:: Metin parçası
SİLİVRİ ÇEVRE DERNEĞİ
Basın Açıklaması, 22 05 2017
Yaşlılar, Çocuklar ve Güvercinlerin Çığlığı...
Silivri sahilinde, yıllar önce çay bahçeleri
yeniden düzenlenirken, çay bahçelerinin arasındaki bir alan da "yaşlılar
ve çocuk parkı" adı ile, çay bahçesi yapılmadan sadece park olarak bırakılmıştı.
Gel zaman git zaman, bu parkta insanlar oturur ve aynı zamanda güvercinleri ve sokak hayvanlarını beslerken, bu parkın önüne bir takım seyyar arabalar kondu. Bu arabalarda yerel ürünlerin satılacağı söylendi. Düşündük ki bazı köylüler, Silivrinin köylerinde ürettikleri ürünlerini burada doğrudan halka ulaştıracaklardı.
Böyle olmadı. Yakın zamana kadar dükkanlarda bile
satılması yasak olan açık sütler, kullanılmış pet su şişeleri içinde güneşin
altında bekletilerek satılmaya başlandı. Zaten marketlerde ve bakkallarda
bulabileceğimiz markalı yoğurtlar ve yumurtalar satılmaya başlandı. Tüm
bunların üstüne tüy diken şey ise bir arabada sucuk satılmaya başlanması oldu.
İddiaya göre bu sucuklar da Silivrinin köylerinde üretiliyormuş. Bu kadarla kalsa
iyi, bu sucukçu, sucukları arabanın önünde kızartıp satmaya başladı.
Bu arabalarda su, soda, gazoz satılmaya başlandı. Hani bunlar yerel ürünler satacaklardı ya, gazozları bilemedik fakat herhalde su ve soda da Silivride çıkarılıp şişeleniyordur dedik. Geçen gün bir yenilik daha keşfettik. Bu arabalarda tavuklu pilav ve ayran da satılmaya başlanmıştı. Hadi tavuklar ve ayran Silivrinin köylerinden olabilir fakat pilavın kesinlikle başka yerden getirilmiş pirinç ile yapıldığına eminim.
Bu arada değişiklikler de birbirini kovalıyor.
Geçen günlerde Silivri Belediyesi, bu parkın önündeki kısmı kaldırıp oraya ne
işe yarayacağı pek anlaşılmayan yuvarlak bir alan yaptırdı. Buraya amfi tiyatro
yapmaya çalıştılar desek, pek benzemiyor. Yuvarlak, düz zeminli bir alan,
ortasında bir ağaç var. Şimdi bunu dedik diye sakın ağacı kesmeye falan
kalkmayın. Sanırım, amfi tiyatronun ne olduğu hakkında pek bilgisi olmayan bir
taşarona şuraya şöyle bir şey yap dediler. O da bu harika(!) eseri yarattı.
::::
▶ **Verilen görev A**
Satırlarda "On closer inspection, does" ifadesini içeren satırdan başlayıp satırların sonuna kadar uzanan kısmı, her iki uç dahil, olduğu gibi kopyalayın.
:: Sağlanan satırlar
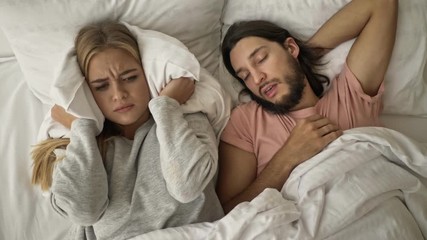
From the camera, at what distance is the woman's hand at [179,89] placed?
1.22 meters

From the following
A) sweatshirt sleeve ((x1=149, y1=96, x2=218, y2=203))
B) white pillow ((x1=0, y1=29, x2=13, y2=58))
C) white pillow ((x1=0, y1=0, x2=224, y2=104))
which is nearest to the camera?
sweatshirt sleeve ((x1=149, y1=96, x2=218, y2=203))

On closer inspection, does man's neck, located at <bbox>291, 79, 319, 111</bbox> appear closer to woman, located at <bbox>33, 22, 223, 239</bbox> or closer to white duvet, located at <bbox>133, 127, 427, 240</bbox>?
white duvet, located at <bbox>133, 127, 427, 240</bbox>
::::
▶ **Verilen görev B**
Silivri sahilindeki yaşlılar ve çocuk parkıyla ilgili basın açıklamasının devamını, metnin bittiği yerden itibaren yazın.

▶ **Görev çıktısı A**
On closer inspection, does man's neck, located at <bbox>291, 79, 319, 111</bbox> appear closer to woman, located at <bbox>33, 22, 223, 239</bbox> or closer to white duvet, located at <bbox>133, 127, 427, 240</bbox>?
white duvet, located at <bbox>133, 127, 427, 240</bbox>

▶ **Görev çıktısı B**
Aşağıda bu yuvarlak alan yaratılınca o seyyar
satıcı arabaları oraya pek yakışmadı. Böylece arabaları yukarı, yaşlılar ve
çocuk parkının ortasına çıkardılar. Yani park artık seyyar süt, yoğurt, sucuk
ve tavuklu pilav satıcılarının işgaline girdi.
Bu arabalar hakkında biraz daha bilgi verelim.
Giderek birer bakkal dükkanı ya da lokantaya dönen bu arabaların sahiplerinin
vergi verip vermediğini bilmiyorum. Fakat elektrik, su vs. parası verdiklerini
sanmıyorum. Kira ödediklerini de sanmıyorum.
Zaten arabaları da kendilerine belediye vermiş. Gıda ürünleri satmak için
ruhsatları yok. Hijyen sağlamaya yönelik ne suyu, ne tesisi var. Birinin eşinin
meclis üyesi olduğu ve çok da tarlası olduğu söyleniyor. Yani burada böyle bir
kıyağa ihtiyacı yok. Diğerlerinin de
üreticilikle ilgisi yok. Bir yerlerden satın alıp burada satıyorlar.
Bu seyyar araba-dükkanların sağındaki solundaki
çay bahçeleri belediyeye yılda elli bin küsur lira kira ödüyorlar. Hemen
arkadaki dükkanların aylık kiraları dört bin liradan başlıyor. Bunların hepsi
gıda ürünleri satıyorlar. Devlete vergi, belediyeye ruhsat parası ödüyorlar.
Personel çalıştırıyorlar. Burada belediye eliyle yürütülen bir seyyar satıcı
haksız rekabeti var.
Üstelik bu seyyar araba-dükkan sahipleri iki günde
parkı öyle sahiplenmişler ki, burada güvercinleri besleyenlerle kavga edip,
onları engellemeye çalışıyorlar. Dahası güvercinleri besleyenleri uzaklaştırmak
için zabıta çağırıp, onları tartaklatıyorlar.
Bu araba-dükkanlar aracılığı ile yerel ürün satma projesi pek olmamış. Bu araba-dükkanlar buradan kaldırılsın ve parkı yaşlılara ve çocuklara bıraksın. Güvercinler ve tüm sokak hayvanları burada özgürce yaşasın. İsteyenler istedikleri gibi kuşları ve hayvanları beslemeye devam etsinler. Burası gerçekten park olarak kalmaya devam etsin. Zübeyde Hanımın heykelinin yeni yerleştirildiği yer olarak da adı Zübeyde Hanım Parkı olsun.
Sonra gerçek bir köylü pazarı açın. Nasıl
yaparsınız bilemem fakat gelenlerin gerçekten köyde kendi yetiştirdikleri
ürünleri satacakları bir pazar olsun. Üç arabalık sembolik bir şey değil,
gerçekten köylülerin ihtiyaçlarına cevap verecek bir yapı olsun. Satıcılar
gerçekten kendi ürünlerini satsınlar, halden getirecekleri malları satmasınlar.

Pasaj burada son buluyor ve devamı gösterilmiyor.